Natural blood type antibodies are distinct from those found in the blood in someone who has previously had the virus. These antibodies can be detected by a blood test in the weeks after a patient first notices symptoms of infection.

Read more: Thousands seek antibody blood tests in France

  

Predicting the spread

In France, as government scientific advisory council Le Conseil Scientifique warns that a second wave of the virus is likely, more information on how the virus spreads has been deemed especially pertinent.

Dr Le Pendu explained: “The hypothesis is major when it comes to transmission. If it is verified, it means that there [could be] contacts that do not spread the virus. We know that it is essential to keep the spread of the virus below 1, to stop the epidemic. That was the point of confinement.

Read more: Second Covid-19 wave risk for France in Autumn, warn experts
Read more: France experts: Covid second wave may be ‘bigger than first’
Read more: ‘More than 3 million lives saved’ by European lockdown

“Natural antibodies help drop this level. The spread would be higher without this. We estimate that 60% of the population would need to be vaccinated or already have caught the virus to block the chain of infection.

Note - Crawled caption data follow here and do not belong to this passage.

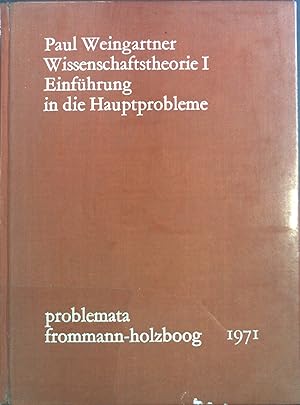 Bild des Verkufers fr Wissenschaftstheorie 1: Einfhrung in die Hauptprobleme. zum Verkauf von books4less (Versandantiquariat Petra Gros GmbH & Co. KG)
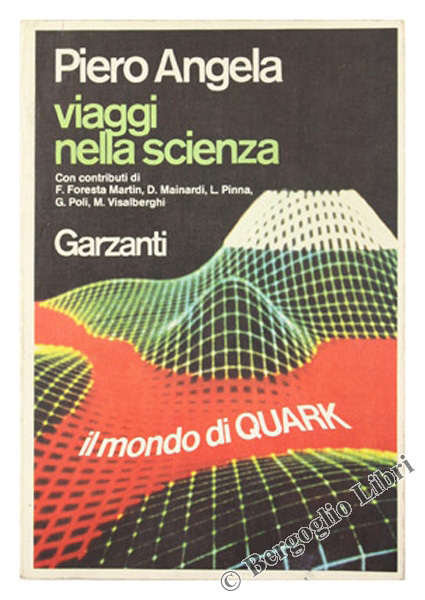 VIAGGI NELLA SCIENZA. Il mondo di Quark.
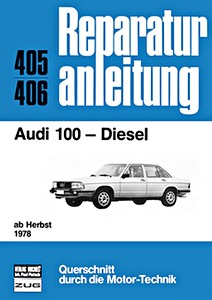 Buch: Audi 100 - Diesel (ab Herbst 1978) - Bucheli Reparaturanleitung
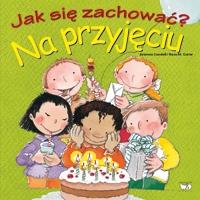 Jak się zachować? Na przyjęciu. Autor: Adrianna Candell, Rosa M.Curto. Dobreksiazki.pl Okładka książki Jak się zachować? Na przyjęciu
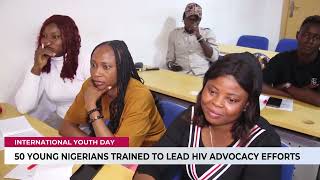 International Youth Day l 50 Young Nigerians Trained To Lead HIV Advocacy Effort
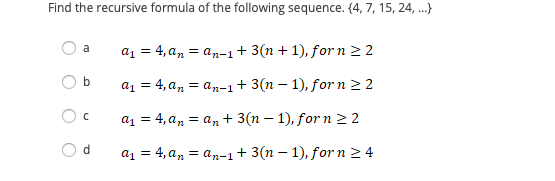 Find the recursive formula of the following sequence. (4, 7, 15, 24, .}
a1 = 4, an = a,n-1+ 3(n + 1), for n 22
a
a1 = 4, a, = an-1+ 3(n – 1), for n 22
a1 = 4, an = a, + 3(n – 1), for n 2 2
d.
a1 = 4, a, = an-1+3(n – 1), for n 2 4
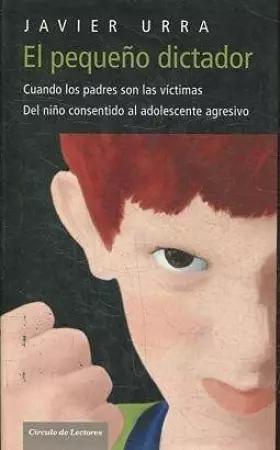Couverture du produit · El pequeño dictador: cuando los padres son las víctimas : del niño consentido al adolescente agresivo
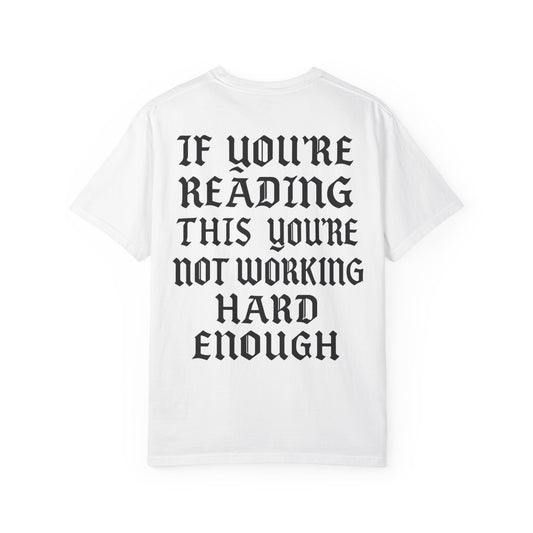 If You're Reading This- Unisex Gym T-Shirt
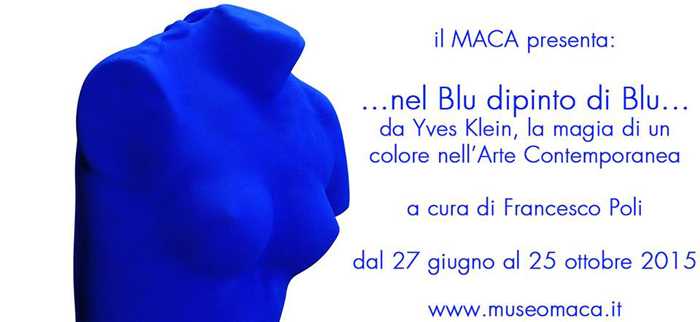 Il blu  nell'arte da Yves Klein a Jan Fabre - al MACA dal 27 giugno 2015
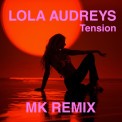 Слушать песню Tension (MK Remix) от Lola Audreys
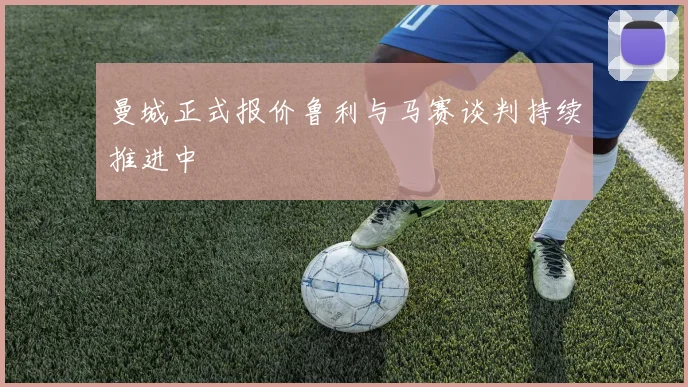 曼城正式报价鲁利与马赛谈判持续推进中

“The good news is that with this system of natural antibodies, it means that it's very probable - although we need to remain cautious at this stage - that part of work is already done, that the level of protection among the population is already likely to be at 20%, thanks to these A and B blood antibodies.”

He added: “We could optimise this natural protection system. If we could make it so that individuals could produce a large quantity of antibodies, we could, in theory, protect 30% of the population with nothing but this system, without a vaccine. If you add barrier methods to this, then we should be able to contain the virus.

“The problem is that today, there is no method to increase the number of natural antibodies.”